Weinig natuurparken in Kameroen worden druk bezocht. Het nationale park Faro is daar dan ook geen uitzondering op. Het 330.000 hectare grote beschermde gebied werd in 1947 uitgeroepen tot een natuurreservaat. In 1968 werd de status opgewaardeerd tot nationaal park. Het landschap bestaat grotendeels uit Soedanese savanne. Het open gebied is ingesloten tussen een bergketen die een hoogte bereikt van 1300 meter en de prachtige rivier de Faro en één van haar zijrivieren, de Mayo Ndugba
Het park ligt dicht bij de grens met Nigeria en wordt aan de oostzijde omgeven door verschillende jachtreservaten. Je hebt er de kans om olifanten, derby elanden buffels en luipaarden te zien, maar het park is vooral bekend vanwege de grote aantallen nijlpaarden. In het verleden leefden in Faro de laatste westelijke ondersoorten van de zwarte neushoorn, maar deze soort lijkt vandaag de dag helaas uitgestorven te zijn.

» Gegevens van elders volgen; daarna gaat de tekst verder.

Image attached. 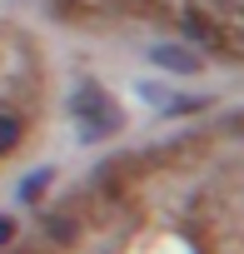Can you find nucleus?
<instances>
[{
    "label": "nucleus",
    "mask_w": 244,
    "mask_h": 254,
    "mask_svg": "<svg viewBox=\"0 0 244 254\" xmlns=\"http://www.w3.org/2000/svg\"><path fill=\"white\" fill-rule=\"evenodd\" d=\"M170 15L189 40L244 60V5H234V0H170Z\"/></svg>",
    "instance_id": "1"
},
{
    "label": "nucleus",
    "mask_w": 244,
    "mask_h": 254,
    "mask_svg": "<svg viewBox=\"0 0 244 254\" xmlns=\"http://www.w3.org/2000/svg\"><path fill=\"white\" fill-rule=\"evenodd\" d=\"M5 145H15V125H10V120H0V150H5Z\"/></svg>",
    "instance_id": "2"
}]
</instances>
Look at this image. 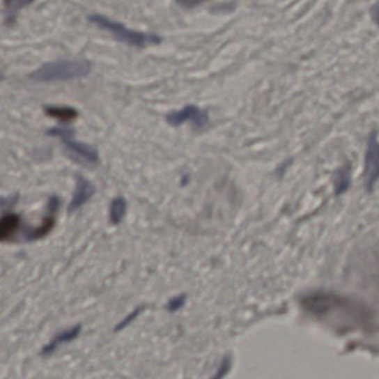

Vogelliefhebbers kunnen uitkijken naar de Senegalpapegaai, violette toerako, geelsnavelklauwier, groenrugeremomela, purperglansspreeuw, schubkaplawaaimaker, Cisticola, plocepasser, Lagonosticta, het Sint-Helenafazantje en verschillende andere zangvogels.
Bezoek Faro National Park
Faro beschikt over 250 km aan onverharde wegen. Een goede terreinwagen is dus een vereiste. In het park zijn geen accommodatie mogelijkheden. Bij de jachtreservaten zijn wel verschillende lodges, maar de vraag is of je dat wil. Met eigen vervoer kan je het park bezoeken vanuit de stad Ngaoundere.
Het grote wild weet zich over het algemeen goed te verstoppen, maar als je het combineert met Lobéké en het wildreservaat Dja is het de moeite om het te bezoeken meer dan waard. En ik kan niet genoeg benadrukken dat een bezoek aan het nabij regelen Dzanga sangha in de Centraal Afrikaanse Republiek één van de hoogtepunten van jouw reizen naar Afrika zal zijn.